Whirlybird, Edinburgh

Whirlybird brings some great Scottish ingredients and a rustic cool to the very heart of tourist Edinburgh

Feature by Peter Simpson | 10 Jun 2026
  • Whirlybird

Famous cities have an interesting relationship with their residents. For one thing, those residents are constantly changing and rotating, forever getting into arguments with one another about who’s more ‘real’. But the iconic cities of the world also exist as entirely separate entities in the minds of visitors and admirers from afar; someone who's dreamed of visiting your town for decades is not fussed about the fact that they used to take the bins every Monday, or that the bus tracker app was better three or four versions ago. Instead, these are the semi-mythic places where towers from the movies poke out of the skyline, where history lives on in the present day, where certain people wrote certain books that we don’t like to talk about in these pages thank you very much.

All of which brings us to Victoria Street in the middle of a mini-heatwave, and to a seemingly endless dribble of visitors to Edinburgh getting their photos taken and exploring some of the buildings which may or may not have inspired locations in the aforementioned series of books. A brand new addition to Victoria Street’s run of multicoloured shopfronts is Whirlybird – billing itself as a ‘modern tavern’ and launched by a team with a pedigree that includes stints at Hawksmoor, Panda and Sons, The Kitchin and Herringbone, it’s an interesting take on the kind of all-day venue that almost needs to appeal to everyone at once. In our hour-and-a-bit inside, we overhear a group of Jordanian tourists having a coffee, two hospitality industry folk swapping war stories, some marathon runners, and a reasonable number of small children. Like we say, everyone at once.

Inside, Whirlybird is full of lovely little details, from a tile mosaic in the entranceway to draping plants hanging off the walls, and a slightly labyrinthine split level layout. There are tiles, there is exposed brickwork, and there’s a coolness and laidback air to the place that’s pretty refreshing. Then there are the big windows which flood the place with light and offer observers a front row seat to the goings on of the most Instagrammable street in this particular bit of Edinburgh.


Image courtesy of Whirlybird.

As for the food, the menu pulls a lot of riffs on the classic ‘Scottish pub that does a nice lunch’ playbook. For one thing, there’s a lot of fish and seafood – given that it’s about 25 degrees outside, we forego the bowl of chowder we’d had our eye on and go instead for a very very nice smoked mackerel salad (£9). It’s delicious and surprisingly hefty, with each forkful revealing some new pocket of flavour or another big chunk of smoked fish. The smoked almonds scattered throughout give little pops of colour and punctuate the dish nicely, and there’s another wedge of mackerel, lovely stuff.

-*-

* **PROBLEM 1**
What price does the Whirlybird review give for the smoked mackerel salad?
* **PROBLEM 2**
Update the Whirlybird review from "Inside, Whirlybird is" up to and including "courtesy of Whirlybird.", changing "brickwork" to "stonework".

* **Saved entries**
-*-

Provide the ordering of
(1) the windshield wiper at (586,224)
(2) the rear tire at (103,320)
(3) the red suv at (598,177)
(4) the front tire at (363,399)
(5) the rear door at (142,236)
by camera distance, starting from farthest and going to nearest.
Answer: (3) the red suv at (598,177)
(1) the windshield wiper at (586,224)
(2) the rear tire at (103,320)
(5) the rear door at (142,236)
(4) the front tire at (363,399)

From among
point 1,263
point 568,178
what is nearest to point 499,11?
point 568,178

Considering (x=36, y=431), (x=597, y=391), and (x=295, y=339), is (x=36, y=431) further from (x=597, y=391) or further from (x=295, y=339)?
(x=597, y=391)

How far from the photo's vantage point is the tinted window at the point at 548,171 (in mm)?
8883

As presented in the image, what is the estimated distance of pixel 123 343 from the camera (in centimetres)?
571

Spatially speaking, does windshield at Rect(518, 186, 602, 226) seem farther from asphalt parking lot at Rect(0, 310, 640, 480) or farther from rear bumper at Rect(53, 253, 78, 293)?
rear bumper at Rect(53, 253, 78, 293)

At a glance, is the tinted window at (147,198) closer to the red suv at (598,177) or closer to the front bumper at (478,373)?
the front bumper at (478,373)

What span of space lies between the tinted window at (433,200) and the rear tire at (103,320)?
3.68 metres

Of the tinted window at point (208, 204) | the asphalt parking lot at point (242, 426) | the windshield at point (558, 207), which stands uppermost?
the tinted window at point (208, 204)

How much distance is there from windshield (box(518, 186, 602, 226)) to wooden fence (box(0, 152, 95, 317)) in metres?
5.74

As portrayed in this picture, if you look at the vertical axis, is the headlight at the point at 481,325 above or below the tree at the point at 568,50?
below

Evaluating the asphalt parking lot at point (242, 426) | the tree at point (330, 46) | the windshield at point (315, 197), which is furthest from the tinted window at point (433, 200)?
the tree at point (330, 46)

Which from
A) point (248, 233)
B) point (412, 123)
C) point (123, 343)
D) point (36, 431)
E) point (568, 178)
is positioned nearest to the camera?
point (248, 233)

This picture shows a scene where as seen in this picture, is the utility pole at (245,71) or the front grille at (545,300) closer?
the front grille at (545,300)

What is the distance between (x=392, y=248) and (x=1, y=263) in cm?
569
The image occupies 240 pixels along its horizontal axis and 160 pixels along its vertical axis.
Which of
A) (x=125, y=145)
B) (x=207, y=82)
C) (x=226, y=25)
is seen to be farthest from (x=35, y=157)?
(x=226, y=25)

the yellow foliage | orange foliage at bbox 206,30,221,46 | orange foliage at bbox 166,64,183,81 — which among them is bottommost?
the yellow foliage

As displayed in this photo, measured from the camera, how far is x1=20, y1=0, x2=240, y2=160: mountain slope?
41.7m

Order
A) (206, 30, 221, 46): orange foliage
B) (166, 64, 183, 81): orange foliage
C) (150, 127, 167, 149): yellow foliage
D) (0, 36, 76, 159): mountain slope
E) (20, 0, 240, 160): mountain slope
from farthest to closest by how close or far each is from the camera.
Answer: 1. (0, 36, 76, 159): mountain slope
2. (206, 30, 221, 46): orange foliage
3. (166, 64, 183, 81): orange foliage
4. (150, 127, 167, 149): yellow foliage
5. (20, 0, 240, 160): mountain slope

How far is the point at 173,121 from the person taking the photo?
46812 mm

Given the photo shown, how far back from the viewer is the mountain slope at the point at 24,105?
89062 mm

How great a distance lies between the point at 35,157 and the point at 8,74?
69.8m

-*-

* **ANSWER AREA 1**
£9

* **ANSWER AREA 2**
Inside, Whirlybird is full of lovely little details, from a tile mosaic in the entranceway to draping plants hanging off the walls, and a slightly labyrinthine split level layout. There are tiles, there is exposed stonework, and there’s a coolness and laidback air to the place that’s pretty refreshing. Then there are the big windows which flood the place with light and offer observers a front row seat to the goings on of the most Instagrammable street in this particular bit of Edinburgh.


Image courtesy of Whirlybird.